Asked whether dairy-free cheese was a tougher sell than dairy-free milk, he said: “The reason ​[that consumers of plant-based milks] have not all historically migrated to other categories – yogurt, cheese, butters – isn’t because there isn’t a desire to have them but because products in these segments are technically much more challenging to make…

“But for the first time a company like Kite Hill is able to make a cultured product… that has the taste and texture that people want, and for that reason what we’re going to see is that these other segments ​[dairy-free cheese, yogurt etc] will claim their fair share of the category at much much greater speed than we’ve seen to date."

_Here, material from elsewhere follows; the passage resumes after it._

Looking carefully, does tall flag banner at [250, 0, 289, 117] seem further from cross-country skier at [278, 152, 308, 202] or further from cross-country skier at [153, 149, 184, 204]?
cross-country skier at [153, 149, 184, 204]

Kite Hill cream cheese-style spread

Kite Hill​ - a San Francisco-based brand on a mission to disrupt the dairy case with its cultured nut milk products – closed an $18m fundraising round led by 301 INC (General Mills’ business development and venturing unit) and CAVU Venture Partners in May 2016.

Founded by vegan chef Tal Ronnen, cheesemaker Monte Casino and Stanford biochemist Dr Pat Brown, brand owner Lyrical Foods makes almond milk from nuts and water, and then cultures it using proprietary cultures and enzymes to separate it out into solids and liquids, just as traditional cheese makers do.